Eccoci qui. In quel tempo sospeso tra il Natale e Capodanno, che ho imparato ad apprezzare sempre più con il progredire dell’età e (perciò) con l’essermi cucita addosso un lavoro - quello della formazione e della ricerca - che permette di affrancarmi da feste comandate e rentrées standardizzate. Al contempo, la frequentazione di aule e consigli di classe mi rimane a verificare la discesa nel particolare di ciò che un pensiero tocca solo nel generale.
Più prosaicamente - e meno filosoficamente! - quel tempo sospeso è anche quello della taverna con il camino acceso, dei libri regalati dall’amica che ti conosce come la sua tasca, delle cene a mandarini e brodo (vero, per una volta!)
Mi sembrava fuori luogo e francamente davvero pretenzioso scrivere la Lettera del Lunedì, questa settimana, considerando che lunedì era il giorno di Natale… Ed anche quella del Martedì si è lentamente stiracchiata fino ad oggi, come puoi osservare. Ho inoltre deciso che questa Lettera di oggi inglobi in sé quella che ti sarebbe stata recapitata domani; questo, per rendere ragione di un’atmosfera lenta (anche nelle tue letture, immagino) e della sovrapposizione tra formare e orientare, che sono un po’ le due anime di ciò che, nella mia mente, va a definirsi come ‘scuola’.
Riprendo dunque contatto con i miei pensieri, accogliendoli a poco a poco e integrandoli con alcune riflessioni che ho incontrato in queste giornate. E che, riferendosi alle relazioni tra esseri umani, illuminano - poco o tanto che sia - il continente ‘educazione’.
Per i prossimi giorni - a cavallo tra una fine ed un nuovo inizio - ti auguro, come lo auguro a me stessa, che ciò su cui sosti con i pensieri possa rivelarsi sempre espressione di gratitudine e desiderio di bene. Un bene per sé e dunque bene per gli altri.
Oggi inizia il percorso n.9 delle Stanze di Valore mensili. L’ho intitolato “La responsabilità dell’educare” e nasce da una (impegnativa) lettura che ho appena iniziato: Il principio di responsabilità. Un’etica per la civiltà tecnologica (Einaudi, 2009), del filosofo contemporaneo Hans Jonas.
Perché desidero ragionare di responsabilità? Non è ovvio parlarne, quando ci si riferisce alla scuola (o a qualsiasi altra agenzia educativa)?

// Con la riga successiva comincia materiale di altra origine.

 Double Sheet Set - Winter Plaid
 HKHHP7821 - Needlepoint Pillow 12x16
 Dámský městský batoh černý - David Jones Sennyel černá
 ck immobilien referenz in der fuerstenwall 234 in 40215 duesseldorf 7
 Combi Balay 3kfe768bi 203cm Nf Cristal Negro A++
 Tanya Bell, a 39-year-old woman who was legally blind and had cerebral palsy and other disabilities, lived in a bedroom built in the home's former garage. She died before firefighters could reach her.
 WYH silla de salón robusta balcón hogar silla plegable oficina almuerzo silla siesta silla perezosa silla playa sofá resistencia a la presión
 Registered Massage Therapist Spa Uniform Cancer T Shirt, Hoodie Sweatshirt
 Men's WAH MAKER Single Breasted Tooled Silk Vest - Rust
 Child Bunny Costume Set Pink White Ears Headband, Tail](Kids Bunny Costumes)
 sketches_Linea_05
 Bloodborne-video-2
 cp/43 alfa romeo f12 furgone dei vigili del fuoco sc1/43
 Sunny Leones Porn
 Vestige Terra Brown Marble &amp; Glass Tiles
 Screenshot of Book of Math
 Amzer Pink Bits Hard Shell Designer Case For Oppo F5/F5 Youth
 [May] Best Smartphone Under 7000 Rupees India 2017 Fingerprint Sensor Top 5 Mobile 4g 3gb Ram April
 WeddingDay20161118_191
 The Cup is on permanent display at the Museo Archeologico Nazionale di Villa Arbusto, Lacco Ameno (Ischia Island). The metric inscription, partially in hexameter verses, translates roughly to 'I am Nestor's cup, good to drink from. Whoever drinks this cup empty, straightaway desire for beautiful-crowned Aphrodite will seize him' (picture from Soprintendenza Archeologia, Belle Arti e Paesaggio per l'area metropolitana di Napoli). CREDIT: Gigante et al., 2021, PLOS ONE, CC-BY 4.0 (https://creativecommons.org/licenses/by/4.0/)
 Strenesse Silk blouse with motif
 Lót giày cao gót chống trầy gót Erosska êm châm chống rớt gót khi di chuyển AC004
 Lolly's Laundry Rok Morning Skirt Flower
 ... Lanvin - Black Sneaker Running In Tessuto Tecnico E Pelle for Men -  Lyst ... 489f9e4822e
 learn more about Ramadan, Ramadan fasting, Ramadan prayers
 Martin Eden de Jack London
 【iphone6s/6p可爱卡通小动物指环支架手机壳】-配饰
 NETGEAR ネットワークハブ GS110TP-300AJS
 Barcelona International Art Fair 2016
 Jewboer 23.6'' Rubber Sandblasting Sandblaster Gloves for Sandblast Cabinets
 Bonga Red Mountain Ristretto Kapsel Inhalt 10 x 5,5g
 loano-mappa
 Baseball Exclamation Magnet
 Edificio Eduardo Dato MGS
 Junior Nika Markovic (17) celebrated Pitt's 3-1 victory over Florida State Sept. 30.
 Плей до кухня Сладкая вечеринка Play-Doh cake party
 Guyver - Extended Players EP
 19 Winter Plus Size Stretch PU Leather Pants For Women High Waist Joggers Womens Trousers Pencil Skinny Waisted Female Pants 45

È uno dei primi concetti che ho rinvenuto nel volume a fornire una iniziale risposta alla domanda posta sopra, quello di reciprocità asimmetrica quale origine della responsabilità. Ho trovato molto interessante la possibilità di leggere qualsiasi relazione nella quale sia coinvolto l’essere umano come una bilancia che non è mai in equilibrio. La presenza dei due piatti garantisce l’essenza dell’essere-in-relazione, mentre il disequilibrio è dato dal coinvolgimento di due realtà non coincidenti.
(Che poi, se ci penso, mi sembra che si possa definire reciprocità asimmetrica anche la relazione che abbiamo con… noi stessi! Tra il Sé presente e quelli che ci stanno alle spalle o prefigurati davanti; ma anche tra le diverse voci che si alternano, nel presente, secondo dopo secondo)
Una prima considerazione, a monte, vorrei dedicarla al concetto di asimmetria. Che, in qualità di educatori, possiamo tradurre - cioè rendere nel particolare - con frasi del tipo “un docente non deve essere amico dei suoi studenti”, “sei suo padre, non un suo amico” etc. In tale disarmonia ‘buona’ io riesco a vedere l’impronta dell’umiltà, della stima, dell’ammirazione, in sostanza di quell’insieme di sentimenti che ci rendono consapevoli che l’altro sia sempre un valore. E mi sto immaginando una simile percezione di disuguaglianza da entrambe le parti in gioco: che si tratti di uno studente nei confronti del suo docente, di un genitore nei confronti del proprio figlio, e delle simmetriche e reciproche scritture. Del resto, quale ‘buon’ insegnante potrebbe mai affermare di non avere imparato dai propri studenti?
Soltanto l’asimmetria è generativa, pone in essere l’ascolto e il dialogo, rende ragione di un’esistenza che è cambiamento perenne.
Rimanendo nell’ambito educativo e formativo, che cosa può insegnarci questo concetto di reciprocità asimmetrica?
Che cosa ci racconta dell’insegnamento, dell’apprendimento, dell’accompagnare un figlio a vivere?
L’etica della responsabilità è un’etica che ha come cardine il concetto di cura. Una cura che possiamo vedere manifestarsi nei confronti di un altro individuo, del pianeta intero, degli eventi passati e delle generazioni future. ‘Cura’ come termine perciò estendibile sia nello spazio che nel tempo, ma sempre definibile come tratto dell’umanità.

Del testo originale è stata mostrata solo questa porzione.